This blog records various activities that my wife and I enjoy within one day's drive of our cabin on Lake Norfork in the Arkansas Ozarks. Of course, many of these activities take place right on the lake outside our window, so the earliest entry begins with a little factual information (culled from various web sites) about the lake and its history.
Thursday, January 1, 2009
2008 re-cap & Penny Wood Stove
January 1, 2009
New Year's Day -- a time to look backwards and forwards. In terms of adventures I had hoped to bike 5,000 miles, to do 60 consecutive push-ups, to remaster my trick-skiing routine, to re-explore the waterfalls in the Ozark National Forest, and to pursue countless other adventures.
Well, the water skiing and the waterfalls were stymied by the vagaries of the weather -- including the hundred-year flood of Norfork Lake which made it difficult to put our ski boat in the water. Waterfall hunting should have been great in last year's record spring rains, but I happened to be either in Jonesboro or on the Buffalo River during the opportune moments.
Sue and I did fulfill a number of other adventures. We floated the Norfork River and Bryant's Creek. I rode the MS150 at Petit Jean. My brother Page and I floated the upper 45-miles of the Buffalo River over four days--surviving a flash flood that engulfed our campsite and raise the river by over four feet! And we enjoyed a number of other short and long trips, but I didn't quite achieve my major goals.
Instead of biking 5,000 miles, a cold and rainy December limited me to 4,743. So I came up short, but I did reach 94.9% of my goal, which merits an A in my book!

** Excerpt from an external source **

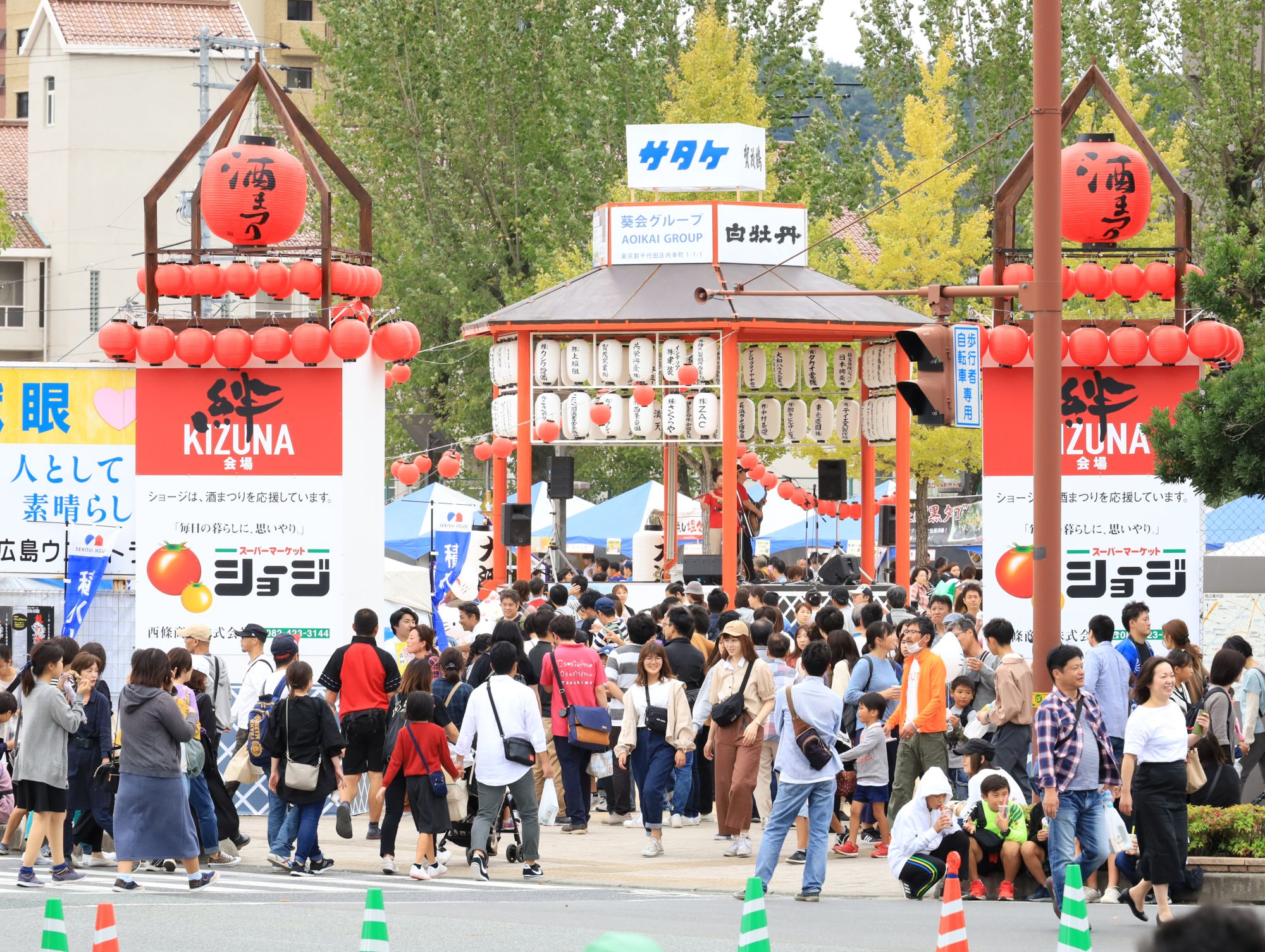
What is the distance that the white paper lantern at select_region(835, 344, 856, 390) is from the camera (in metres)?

Similarly, the best I could do was 54 consecutive push-ups, but that is also at the 90% level--not too shabby, especially since I am continuing to make progress, having increased my five-set routine to a total of 225 push-ups.
Most recently, I am looking forward to some spring camping trips (river floats or waterfall quests). To that end, yesterday I built a new "Penny Wood Stove" for overnight camping. Penny stoves or Pepsi stoves are the standard in light-weight camping, burning 91% alcohol or "Yellow Heet." Their advantages are small size, light weight, and cheap, readily available fuel. Great as they are, though, the "Penny Wood Stove" might be better. I built mine out of a metal coffee tin, cut down so that it could be stored inside my cooking pot. A single load of broken-up pencil-thick sticks will burn for over fifteen minutes and boil a cup of water in under six minutes. One can easily boil two cups of water for a rice dish in a single load of wood, and the stove can be replenished as it burns to keep the final dish simmering. . . . Perfect! Furthermore, in dry weather the fuel is free, and the stove is nearly as light as a Pepsi stove. The pot supports (made out of 4/0-guage electrical copper wire) double as tent stakes. They were easily bent into the requisite shapes with pliers and vice-grips.